As we mentioned last week, the city is getting ready to open up the brand new Hester Street Playground in Sara D. Roosevelt Park, after a $5 million reconstruction project. When you visit the playground in the weeks ahead, you might notice rows of distinctive mosaic tiles embedded in the brick walls on either side of the park.
The tiles were designed by 120 students at M.S. 131, the public school located on the playground’s southeast corner. They may seem like a small design detail, but for many community activists the tiles represent something else — a successful grassroots campaign to transform a neglected public space.
It’s a concept championed by many neighborhood organizations, but especially by the Lower East Side non-profit, Hester Street Collaborative. Last week I stopped by their offices to talk with Executive Director Annie Frederick about the playground and “People Make Parks,” a new initiative to get other communities involved in improving their own shared spaces.
Hester Street Collaborative (HSC) is affiliated with an architectural firm, the Leroy Street Studio. Shortly after relocating to Hester Street (just a few steps away from Sara D. Roosevelt Park) in 2001, they began working with M.S. 131 to develop art and design projects. Two years later, HSC became a separate entity, “dedicated to improving the physical environment in under-served NYC neighborhoods.”
“People Make Parks” is a collaboration between the Hester Street Collaborative and NYC’s Partnership for Parks. In a step-by-step guide (available soon online), the organizations detail how neighborhoods can participate in park design.
“Visioning” a new Hester Street Playground. Photo courtesy: Hester Street Collaborative.
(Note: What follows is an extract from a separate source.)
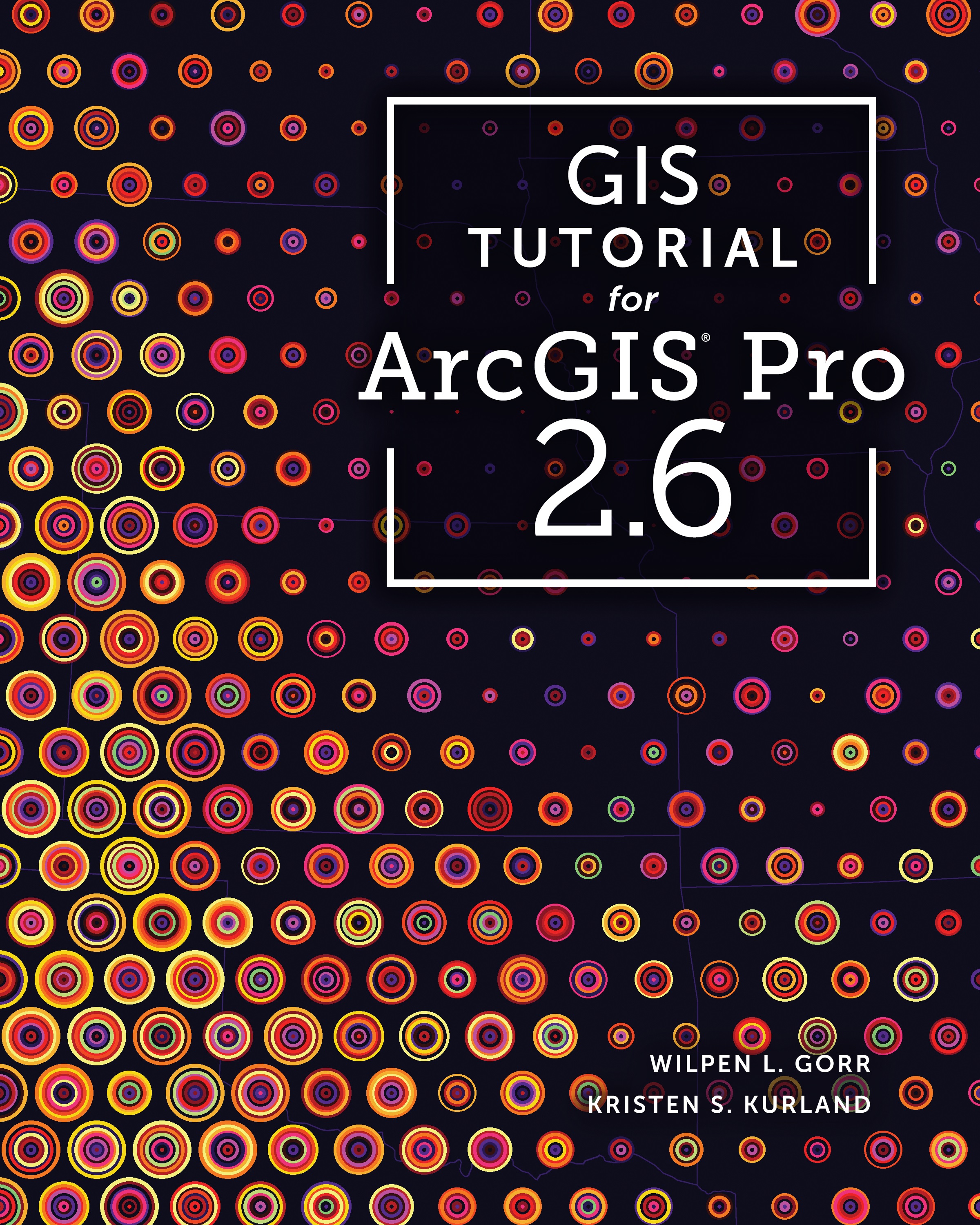 GIS Tutorial for ArcGIS Pro 2.6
The community’s involvement in the design of the Hester Street Playground helped inform the new program. Back then, there were visioning sessions in the park, in which both adults and children took part in interactive design exercises. Many of their ideas were incorporated into the city’s final plans for the playground, including those mosaic tiles.
Frederick believes the process demonstrated the value of engaging residents in the future of their neighborhoods in a very specific context. In the past, communities have been consulted about major Parks Department projects. But that has often meant simply calling a public meeting, in which people are invited to offer input in a very general way.
The “People Make Parks” program, on the other hand, gives communities the tools they need to actively participate in the design of public spaces. The “tool kit” was used for the first time last month by a neighborhood group, the Friends of Gulick Park.
In their ongoing campaign to give the neglected space alongside the Williamsburg Bridge a major facelift, the organization basically turned the park into an open-air design studio. Residents could write on a diagram of the park, indicating what they liked and disliked about it. There was an oral history station, in which neighbors (including Assembly Speaker Sheldon Silver) shared Gulick Park memories. People pinned notes about the park’s past, present and future on various landmarks.
Frederick said the Parks Department has been very receptive about the notion of increased community involvement in park design. She hopes other city agencies will also come see the value of engaging neighborhoods in urban design projects.